- [What the task asks]: Where in the data below does the word "photo" appear? Copy every line that has it.

______________________________

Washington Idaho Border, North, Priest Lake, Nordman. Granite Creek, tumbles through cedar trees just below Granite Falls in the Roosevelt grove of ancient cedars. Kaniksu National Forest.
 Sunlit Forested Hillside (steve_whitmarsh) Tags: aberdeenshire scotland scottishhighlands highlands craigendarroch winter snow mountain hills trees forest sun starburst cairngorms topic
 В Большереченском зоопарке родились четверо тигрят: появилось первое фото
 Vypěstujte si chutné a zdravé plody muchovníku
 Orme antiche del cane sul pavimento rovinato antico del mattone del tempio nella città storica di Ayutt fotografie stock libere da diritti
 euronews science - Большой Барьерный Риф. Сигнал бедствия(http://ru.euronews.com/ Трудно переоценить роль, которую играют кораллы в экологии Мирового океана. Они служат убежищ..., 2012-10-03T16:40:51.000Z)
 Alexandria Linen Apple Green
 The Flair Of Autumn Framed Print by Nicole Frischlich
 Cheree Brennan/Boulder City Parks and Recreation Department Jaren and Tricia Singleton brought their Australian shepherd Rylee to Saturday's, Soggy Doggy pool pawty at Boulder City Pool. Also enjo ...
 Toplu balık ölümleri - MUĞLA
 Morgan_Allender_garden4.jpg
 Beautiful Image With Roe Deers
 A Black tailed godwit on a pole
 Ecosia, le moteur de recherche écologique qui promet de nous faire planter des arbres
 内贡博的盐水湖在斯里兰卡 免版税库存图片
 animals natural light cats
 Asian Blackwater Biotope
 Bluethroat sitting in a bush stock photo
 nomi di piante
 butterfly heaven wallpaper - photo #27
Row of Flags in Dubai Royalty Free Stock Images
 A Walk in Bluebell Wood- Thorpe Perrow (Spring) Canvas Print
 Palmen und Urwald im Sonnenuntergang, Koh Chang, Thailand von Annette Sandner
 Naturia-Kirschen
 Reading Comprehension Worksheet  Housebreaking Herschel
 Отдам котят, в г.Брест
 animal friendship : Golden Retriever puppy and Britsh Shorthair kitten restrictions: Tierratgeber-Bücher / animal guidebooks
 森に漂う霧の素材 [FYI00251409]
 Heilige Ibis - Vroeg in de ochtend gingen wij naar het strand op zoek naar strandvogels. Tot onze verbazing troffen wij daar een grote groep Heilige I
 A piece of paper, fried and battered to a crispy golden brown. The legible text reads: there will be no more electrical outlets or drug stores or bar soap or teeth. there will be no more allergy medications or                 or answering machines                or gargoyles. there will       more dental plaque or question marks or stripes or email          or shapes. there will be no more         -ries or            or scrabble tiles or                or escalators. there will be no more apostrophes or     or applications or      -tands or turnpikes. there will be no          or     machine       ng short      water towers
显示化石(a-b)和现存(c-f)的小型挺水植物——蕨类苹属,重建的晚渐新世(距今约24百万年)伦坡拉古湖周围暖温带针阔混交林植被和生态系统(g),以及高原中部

______________________________

- [Exercise response]:
 Bluethroat sitting in a bush stock photo
 butterfly heaven wallpaper - photo #27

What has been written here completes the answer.